* **Problem requirements**: Nothing but the lines from the one containing "scientific name: Mammalia" through the end of the data below may appear in the response, each one exact.

Dataset entries
——————————

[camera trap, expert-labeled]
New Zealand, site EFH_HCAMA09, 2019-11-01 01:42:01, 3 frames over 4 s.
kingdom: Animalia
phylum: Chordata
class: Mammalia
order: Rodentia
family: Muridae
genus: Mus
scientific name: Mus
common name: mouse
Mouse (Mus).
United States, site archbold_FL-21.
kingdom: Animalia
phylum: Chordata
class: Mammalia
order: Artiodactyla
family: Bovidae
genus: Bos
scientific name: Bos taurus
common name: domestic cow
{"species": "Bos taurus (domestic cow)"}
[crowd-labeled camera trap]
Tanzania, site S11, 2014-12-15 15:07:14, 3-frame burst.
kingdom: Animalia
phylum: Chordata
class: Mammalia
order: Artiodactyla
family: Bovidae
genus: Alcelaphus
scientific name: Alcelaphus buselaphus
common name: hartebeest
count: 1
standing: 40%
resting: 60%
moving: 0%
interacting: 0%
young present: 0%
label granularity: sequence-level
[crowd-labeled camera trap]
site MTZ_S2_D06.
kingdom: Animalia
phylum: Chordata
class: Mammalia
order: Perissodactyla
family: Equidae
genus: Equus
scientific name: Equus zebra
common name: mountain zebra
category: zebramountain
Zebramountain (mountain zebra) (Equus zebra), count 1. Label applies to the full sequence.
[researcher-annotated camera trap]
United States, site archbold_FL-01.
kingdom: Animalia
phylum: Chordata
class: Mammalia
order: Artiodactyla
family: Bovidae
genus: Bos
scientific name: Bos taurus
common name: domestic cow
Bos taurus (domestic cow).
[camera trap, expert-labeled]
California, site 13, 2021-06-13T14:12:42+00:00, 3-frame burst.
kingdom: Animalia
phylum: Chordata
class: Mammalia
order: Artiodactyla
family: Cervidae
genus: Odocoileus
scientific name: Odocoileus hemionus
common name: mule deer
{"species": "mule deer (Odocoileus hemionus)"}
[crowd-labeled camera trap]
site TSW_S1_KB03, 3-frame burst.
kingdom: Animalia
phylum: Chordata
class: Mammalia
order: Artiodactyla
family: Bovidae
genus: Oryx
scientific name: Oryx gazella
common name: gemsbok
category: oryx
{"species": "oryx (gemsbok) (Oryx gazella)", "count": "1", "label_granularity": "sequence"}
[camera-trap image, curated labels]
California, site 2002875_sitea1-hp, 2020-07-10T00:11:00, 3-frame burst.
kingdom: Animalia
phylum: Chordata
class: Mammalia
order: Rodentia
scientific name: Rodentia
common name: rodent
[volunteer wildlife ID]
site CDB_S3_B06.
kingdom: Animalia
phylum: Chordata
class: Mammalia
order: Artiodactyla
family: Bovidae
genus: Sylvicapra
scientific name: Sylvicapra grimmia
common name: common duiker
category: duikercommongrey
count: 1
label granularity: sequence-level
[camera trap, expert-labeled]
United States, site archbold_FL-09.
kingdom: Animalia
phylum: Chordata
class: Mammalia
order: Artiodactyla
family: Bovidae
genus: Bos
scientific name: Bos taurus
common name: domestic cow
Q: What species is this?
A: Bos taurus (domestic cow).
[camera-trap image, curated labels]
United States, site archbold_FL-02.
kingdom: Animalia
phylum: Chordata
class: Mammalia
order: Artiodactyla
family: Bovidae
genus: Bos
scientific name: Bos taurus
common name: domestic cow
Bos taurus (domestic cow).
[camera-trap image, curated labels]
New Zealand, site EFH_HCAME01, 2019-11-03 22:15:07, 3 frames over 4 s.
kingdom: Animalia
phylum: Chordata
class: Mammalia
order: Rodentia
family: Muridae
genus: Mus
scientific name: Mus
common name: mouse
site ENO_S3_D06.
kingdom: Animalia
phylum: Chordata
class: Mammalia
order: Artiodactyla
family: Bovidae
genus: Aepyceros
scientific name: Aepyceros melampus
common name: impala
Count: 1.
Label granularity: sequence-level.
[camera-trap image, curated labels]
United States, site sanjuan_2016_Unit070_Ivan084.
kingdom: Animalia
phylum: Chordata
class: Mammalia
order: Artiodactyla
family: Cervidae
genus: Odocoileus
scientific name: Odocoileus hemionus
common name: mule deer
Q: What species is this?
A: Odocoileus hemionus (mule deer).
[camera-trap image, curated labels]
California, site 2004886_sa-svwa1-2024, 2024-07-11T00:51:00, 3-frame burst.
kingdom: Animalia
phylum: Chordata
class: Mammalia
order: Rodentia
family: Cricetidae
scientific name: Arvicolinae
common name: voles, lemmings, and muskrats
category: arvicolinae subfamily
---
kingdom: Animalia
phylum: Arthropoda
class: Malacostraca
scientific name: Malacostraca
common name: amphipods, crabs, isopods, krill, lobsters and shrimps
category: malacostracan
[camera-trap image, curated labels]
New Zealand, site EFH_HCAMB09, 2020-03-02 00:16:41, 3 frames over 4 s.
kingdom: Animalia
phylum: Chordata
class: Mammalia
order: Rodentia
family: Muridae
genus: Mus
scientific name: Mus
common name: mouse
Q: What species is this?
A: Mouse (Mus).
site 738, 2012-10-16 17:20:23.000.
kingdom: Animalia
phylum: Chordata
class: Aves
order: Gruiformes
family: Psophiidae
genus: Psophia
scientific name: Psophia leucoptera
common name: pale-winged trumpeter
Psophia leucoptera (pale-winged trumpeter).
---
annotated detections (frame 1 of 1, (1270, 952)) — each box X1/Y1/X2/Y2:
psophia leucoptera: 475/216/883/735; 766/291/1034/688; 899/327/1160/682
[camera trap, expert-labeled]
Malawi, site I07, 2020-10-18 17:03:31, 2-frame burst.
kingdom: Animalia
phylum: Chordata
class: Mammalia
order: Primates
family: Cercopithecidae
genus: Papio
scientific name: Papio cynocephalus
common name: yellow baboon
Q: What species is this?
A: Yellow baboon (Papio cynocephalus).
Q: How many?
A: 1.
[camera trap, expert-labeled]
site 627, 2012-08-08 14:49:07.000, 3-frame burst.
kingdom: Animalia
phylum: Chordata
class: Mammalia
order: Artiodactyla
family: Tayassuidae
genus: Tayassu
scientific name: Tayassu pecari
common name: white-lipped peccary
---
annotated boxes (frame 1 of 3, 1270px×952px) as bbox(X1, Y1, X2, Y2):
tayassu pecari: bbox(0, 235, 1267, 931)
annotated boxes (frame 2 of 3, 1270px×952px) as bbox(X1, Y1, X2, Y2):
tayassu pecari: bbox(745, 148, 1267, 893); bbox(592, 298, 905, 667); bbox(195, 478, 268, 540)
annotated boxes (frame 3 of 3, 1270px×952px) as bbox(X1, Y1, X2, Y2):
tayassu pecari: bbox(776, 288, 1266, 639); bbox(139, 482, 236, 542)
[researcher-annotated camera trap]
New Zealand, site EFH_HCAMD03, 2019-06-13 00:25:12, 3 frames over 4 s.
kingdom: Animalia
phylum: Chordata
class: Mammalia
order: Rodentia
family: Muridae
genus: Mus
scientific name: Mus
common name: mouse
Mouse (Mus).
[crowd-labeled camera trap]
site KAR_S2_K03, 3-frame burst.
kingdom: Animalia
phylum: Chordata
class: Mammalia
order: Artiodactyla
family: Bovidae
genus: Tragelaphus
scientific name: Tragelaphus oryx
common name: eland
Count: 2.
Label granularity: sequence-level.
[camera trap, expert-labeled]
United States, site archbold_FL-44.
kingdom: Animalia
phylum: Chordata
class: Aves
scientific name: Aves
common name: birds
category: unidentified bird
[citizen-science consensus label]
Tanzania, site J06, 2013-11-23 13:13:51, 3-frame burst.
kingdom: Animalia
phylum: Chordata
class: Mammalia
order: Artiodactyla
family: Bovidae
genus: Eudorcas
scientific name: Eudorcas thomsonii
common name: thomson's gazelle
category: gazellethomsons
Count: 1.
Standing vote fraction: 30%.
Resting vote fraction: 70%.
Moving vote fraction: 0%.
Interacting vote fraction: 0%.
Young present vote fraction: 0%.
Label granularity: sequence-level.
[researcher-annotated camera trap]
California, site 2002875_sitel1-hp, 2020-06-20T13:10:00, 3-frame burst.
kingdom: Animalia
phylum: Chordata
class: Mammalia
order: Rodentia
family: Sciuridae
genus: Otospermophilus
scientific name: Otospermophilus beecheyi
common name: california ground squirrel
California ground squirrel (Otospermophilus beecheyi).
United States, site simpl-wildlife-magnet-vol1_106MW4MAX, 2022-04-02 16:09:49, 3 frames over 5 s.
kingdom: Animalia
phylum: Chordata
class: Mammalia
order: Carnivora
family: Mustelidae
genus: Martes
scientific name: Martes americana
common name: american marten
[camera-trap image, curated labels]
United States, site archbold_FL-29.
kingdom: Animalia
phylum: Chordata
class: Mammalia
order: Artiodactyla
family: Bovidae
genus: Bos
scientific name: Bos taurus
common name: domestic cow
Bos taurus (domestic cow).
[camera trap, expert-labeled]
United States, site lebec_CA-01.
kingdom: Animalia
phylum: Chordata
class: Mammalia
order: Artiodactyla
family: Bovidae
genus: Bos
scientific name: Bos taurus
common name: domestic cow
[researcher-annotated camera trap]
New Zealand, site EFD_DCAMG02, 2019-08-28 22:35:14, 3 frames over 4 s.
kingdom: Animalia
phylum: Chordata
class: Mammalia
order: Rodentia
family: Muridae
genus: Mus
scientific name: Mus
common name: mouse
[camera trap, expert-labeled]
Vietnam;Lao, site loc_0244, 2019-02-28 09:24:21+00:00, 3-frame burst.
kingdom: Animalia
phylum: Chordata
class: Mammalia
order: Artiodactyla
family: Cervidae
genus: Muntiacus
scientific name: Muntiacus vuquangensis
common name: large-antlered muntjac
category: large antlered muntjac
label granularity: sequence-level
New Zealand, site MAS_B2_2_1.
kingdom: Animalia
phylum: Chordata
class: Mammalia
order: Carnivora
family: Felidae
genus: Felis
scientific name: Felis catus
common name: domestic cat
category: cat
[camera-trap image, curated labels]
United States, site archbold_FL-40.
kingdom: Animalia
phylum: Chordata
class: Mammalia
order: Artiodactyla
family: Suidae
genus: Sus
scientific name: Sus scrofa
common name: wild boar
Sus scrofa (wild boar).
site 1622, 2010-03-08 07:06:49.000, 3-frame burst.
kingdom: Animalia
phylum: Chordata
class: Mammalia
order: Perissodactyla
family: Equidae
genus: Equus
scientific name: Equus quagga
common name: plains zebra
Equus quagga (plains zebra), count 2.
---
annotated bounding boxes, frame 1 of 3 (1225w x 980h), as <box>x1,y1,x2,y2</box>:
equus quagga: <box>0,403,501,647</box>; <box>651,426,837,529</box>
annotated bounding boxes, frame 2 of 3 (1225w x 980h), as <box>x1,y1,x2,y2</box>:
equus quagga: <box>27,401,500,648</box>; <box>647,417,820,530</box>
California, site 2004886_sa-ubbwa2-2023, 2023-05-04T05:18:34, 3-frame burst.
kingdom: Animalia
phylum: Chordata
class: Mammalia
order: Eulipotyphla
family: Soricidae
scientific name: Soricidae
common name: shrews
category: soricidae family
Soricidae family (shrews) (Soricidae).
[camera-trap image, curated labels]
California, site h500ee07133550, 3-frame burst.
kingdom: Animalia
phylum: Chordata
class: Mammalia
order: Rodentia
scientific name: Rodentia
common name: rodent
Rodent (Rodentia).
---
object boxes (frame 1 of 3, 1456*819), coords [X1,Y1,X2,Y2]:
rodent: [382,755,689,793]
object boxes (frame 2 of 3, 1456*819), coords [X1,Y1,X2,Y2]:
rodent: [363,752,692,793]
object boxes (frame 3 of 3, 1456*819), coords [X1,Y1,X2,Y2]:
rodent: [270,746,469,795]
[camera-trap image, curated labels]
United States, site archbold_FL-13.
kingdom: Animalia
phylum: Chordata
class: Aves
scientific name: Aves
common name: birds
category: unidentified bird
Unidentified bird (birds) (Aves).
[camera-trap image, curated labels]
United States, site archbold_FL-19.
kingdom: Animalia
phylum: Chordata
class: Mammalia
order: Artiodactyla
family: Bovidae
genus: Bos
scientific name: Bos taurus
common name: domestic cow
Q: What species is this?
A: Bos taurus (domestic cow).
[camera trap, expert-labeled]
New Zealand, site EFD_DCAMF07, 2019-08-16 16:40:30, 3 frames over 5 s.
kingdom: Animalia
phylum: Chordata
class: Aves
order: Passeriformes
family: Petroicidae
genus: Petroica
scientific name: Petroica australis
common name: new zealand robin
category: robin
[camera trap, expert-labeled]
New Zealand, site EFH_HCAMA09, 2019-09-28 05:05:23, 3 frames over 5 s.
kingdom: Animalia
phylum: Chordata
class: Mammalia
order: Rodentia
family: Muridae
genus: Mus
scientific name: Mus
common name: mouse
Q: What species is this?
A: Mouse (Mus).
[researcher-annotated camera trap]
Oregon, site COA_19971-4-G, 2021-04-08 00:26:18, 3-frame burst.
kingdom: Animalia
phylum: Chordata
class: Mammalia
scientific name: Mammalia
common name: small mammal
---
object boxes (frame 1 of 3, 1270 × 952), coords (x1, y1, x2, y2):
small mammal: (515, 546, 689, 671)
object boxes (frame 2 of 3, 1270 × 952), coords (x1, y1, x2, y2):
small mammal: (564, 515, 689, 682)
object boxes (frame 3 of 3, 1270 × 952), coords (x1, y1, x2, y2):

——————————

* **Reply to the exercise**:
scientific name: Mammalia
common name: small mammal
---
object boxes (frame 1 of 3, 1270 × 952), coords (x1, y1, x2, y2):
small mammal: (515, 546, 689, 671)
object boxes (frame 2 of 3, 1270 × 952), coords (x1, y1, x2, y2):
small mammal: (564, 515, 689, 682)
object boxes (frame 3 of 3, 1270 × 952), coords (x1, y1, x2, y2):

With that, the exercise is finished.